El rugido que solté estremeció la sala entera. Mis huesos se quebraron, mis músculos se hincharon, la piel se abrió dejando salir la bestia completa. El mundo se volvió rojo.
La tomé en brazos con brutalidad, como si fuese un peso sin resistencia. Y corrí.
El suelo temblaba bajo mis pasos. Las paredes se difuminaban en un túnel de luces rojas y alarmas. Guardianes rezagados intentaron detenerme; los destrocé sin mirar atrás. Sus cuerpos quedaron hechos jirones contra las paredes.
Más arriba, las tropas alemanas ya bajaban. Escuché sus gritos, los disparos. Vi el fogonazo de ametralladoras. No me detuve. Salté sobre ellos con Sonya aferrada a mi cuello. Clavé mis garras en el acero, trepando como una bestia desatada. Bala tras bala se incrustaba en mi piel, pero la carne ardía y se cerraba de inmediato.
Sonya disparaba sobre mi hombro, cubriéndonos. Yo solo corría, rugiendo, destrozando, apartando hombres como muñecos de trapo. La sangre llenaba el aire, mezclándose con el humo y el eco de las alarmas.
Finalmente emergimos a la superficie. El aire frío de Berlín me golpeó como un martillazo. No me detuve. Crucé el terreno abierto mientras la planta detrás de nosotros comenzaba a rugir con un estruendo sordo.
Saltamos una última valla de seguridad. Y entonces, el cielo ardió.
La planta explotó en una columna de fuego que iluminó media ciudad. El suelo tembló. Los edificios cercanos vibraron con el impacto. Yo caí de rodillas, aún transformado, con Sonya entre mis brazos.
El lobo rugía victorioso en mi interior, pero yo sentí otra cosa: el peso del mundo cayendo sobre nosotros.
Sonya, jadeando, me miró a los ojos.
—Esto apenas empieza.
Yo gruñí, dejando escapar vapor de mis fauces ensangrentadas.
—Entonces sigamos corriendo hasta que no quede nada de ellos.
El fuego aún ardía a nuestras espaldas cuando nos mezclamos con la ciudad. La planta farmacéutica había desaparecido en una explosión que nadie podía ignorar, pero Berlín seguía viva, rugiendo, como si se negara a aceptar que un monstruo había despertado bajo sus calles.
Me movía con la capucha baja, aún con la piel cubierta de sangre seca. El lobo rugía en mi interior, excitado por la matanza, pidiendo más. Cada rostro que pasaba a mi lado en las calles —un policía, un civil, un niño— era un recordatorio de lo fácil que sería dejarlo suelto otra vez.
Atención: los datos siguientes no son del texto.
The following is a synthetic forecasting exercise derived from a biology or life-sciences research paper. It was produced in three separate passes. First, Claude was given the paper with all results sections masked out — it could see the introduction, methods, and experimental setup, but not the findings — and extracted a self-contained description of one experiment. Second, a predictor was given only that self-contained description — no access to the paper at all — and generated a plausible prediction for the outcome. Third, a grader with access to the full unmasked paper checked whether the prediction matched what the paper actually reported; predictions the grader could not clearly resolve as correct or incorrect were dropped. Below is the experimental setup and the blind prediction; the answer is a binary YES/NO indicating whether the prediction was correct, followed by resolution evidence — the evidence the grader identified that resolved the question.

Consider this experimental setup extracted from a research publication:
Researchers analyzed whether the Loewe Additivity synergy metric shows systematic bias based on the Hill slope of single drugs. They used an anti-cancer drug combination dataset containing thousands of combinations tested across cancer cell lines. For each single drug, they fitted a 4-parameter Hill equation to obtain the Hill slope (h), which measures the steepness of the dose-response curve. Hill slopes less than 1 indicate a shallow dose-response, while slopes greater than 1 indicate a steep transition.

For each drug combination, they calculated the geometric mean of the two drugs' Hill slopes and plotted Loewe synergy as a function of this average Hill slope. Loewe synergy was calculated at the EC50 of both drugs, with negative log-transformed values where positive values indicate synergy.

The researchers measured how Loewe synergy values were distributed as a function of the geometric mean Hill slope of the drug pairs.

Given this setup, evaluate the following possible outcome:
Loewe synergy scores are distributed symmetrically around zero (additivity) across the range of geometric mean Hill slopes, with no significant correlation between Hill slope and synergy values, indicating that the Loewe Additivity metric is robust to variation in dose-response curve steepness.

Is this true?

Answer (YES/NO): NO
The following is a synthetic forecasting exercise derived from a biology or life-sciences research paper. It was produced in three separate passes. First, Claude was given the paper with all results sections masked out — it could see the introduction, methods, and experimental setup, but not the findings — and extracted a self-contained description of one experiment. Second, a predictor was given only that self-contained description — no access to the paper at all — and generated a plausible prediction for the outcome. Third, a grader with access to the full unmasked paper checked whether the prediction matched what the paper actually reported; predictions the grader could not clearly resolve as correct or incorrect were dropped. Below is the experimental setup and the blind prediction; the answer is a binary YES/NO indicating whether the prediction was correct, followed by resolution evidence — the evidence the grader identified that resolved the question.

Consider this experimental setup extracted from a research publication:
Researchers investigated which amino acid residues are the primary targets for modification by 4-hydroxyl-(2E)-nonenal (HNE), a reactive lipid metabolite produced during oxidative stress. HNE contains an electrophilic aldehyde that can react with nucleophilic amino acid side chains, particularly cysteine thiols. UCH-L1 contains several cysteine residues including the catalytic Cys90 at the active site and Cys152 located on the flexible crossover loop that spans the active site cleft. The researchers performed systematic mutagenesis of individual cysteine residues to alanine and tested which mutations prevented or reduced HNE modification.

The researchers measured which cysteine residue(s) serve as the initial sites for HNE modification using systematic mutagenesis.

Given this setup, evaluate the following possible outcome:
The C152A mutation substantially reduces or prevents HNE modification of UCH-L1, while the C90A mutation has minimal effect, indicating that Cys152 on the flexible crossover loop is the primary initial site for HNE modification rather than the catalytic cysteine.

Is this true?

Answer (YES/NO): NO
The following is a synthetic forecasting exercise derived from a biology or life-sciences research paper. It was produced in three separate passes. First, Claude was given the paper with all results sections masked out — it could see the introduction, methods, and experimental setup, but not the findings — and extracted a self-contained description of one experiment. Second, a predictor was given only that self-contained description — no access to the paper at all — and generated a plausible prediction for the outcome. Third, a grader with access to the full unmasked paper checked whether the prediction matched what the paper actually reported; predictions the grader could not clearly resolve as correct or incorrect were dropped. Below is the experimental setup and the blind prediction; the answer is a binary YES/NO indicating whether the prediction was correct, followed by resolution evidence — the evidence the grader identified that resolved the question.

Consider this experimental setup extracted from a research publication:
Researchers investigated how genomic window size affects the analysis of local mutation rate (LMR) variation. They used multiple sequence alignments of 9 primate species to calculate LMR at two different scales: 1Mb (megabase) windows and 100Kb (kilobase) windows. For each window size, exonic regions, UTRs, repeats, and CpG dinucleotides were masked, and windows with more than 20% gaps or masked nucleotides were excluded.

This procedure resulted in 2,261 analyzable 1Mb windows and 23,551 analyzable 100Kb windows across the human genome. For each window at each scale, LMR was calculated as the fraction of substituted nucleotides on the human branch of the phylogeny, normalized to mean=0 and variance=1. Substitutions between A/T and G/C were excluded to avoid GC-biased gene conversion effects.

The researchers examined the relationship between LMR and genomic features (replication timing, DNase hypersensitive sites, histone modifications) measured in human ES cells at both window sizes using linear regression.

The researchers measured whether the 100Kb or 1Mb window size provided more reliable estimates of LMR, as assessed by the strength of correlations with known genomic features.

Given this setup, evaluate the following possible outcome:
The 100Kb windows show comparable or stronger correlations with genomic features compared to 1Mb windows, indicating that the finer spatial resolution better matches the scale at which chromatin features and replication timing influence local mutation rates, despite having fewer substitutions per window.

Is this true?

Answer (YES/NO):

— Rompe su silencio, Aleksander. Una ciudad entera de presas… una sola mordida para empezar. — Apreté los dientes, apretando los puños hasta que mis garras rasgaron la tela de los guantes.
Sonya caminaba a mi lado, con paso firme, aunque cada músculo en su cuerpo gritaba tensión. Había escondido su rifle en un maletín y ahora parecía otra mujer: traje oscuro, gafas de sol, cabello recogido. Una ejecutiva más en medio de la muchedumbre.
—No te detengas —murmuró sin mirarme—. La ciudad está cubierta de ojos.
—La siento… —gruñí, con la voz rota por el esfuerzo de contenerme—. Helicópteros, patrullas, soldados… todos me huelen.
Ella giró apenas el rostro, sin romper el paso.
—No a ti. Al desastre. Eso es lo que cubren. El incendio es la cortina. Nosotros… somos humo entre las llamas.
Avanzamos hasta un callejón donde un vehículo nos esperaba: un sedán negro, demasiado discreto para llamar la atención. Dentro, un hombre trajeado nos abrió la puerta trasera sin decir palabra. Su rostro era pálido, nervioso. Uno de los contactos de Sonya.
—¿Quién es este? —gruñí.
—Uno de los que aún recuerdan a mi padre con respeto —respondió Sonya, entrando primero—. Y a mí con miedo.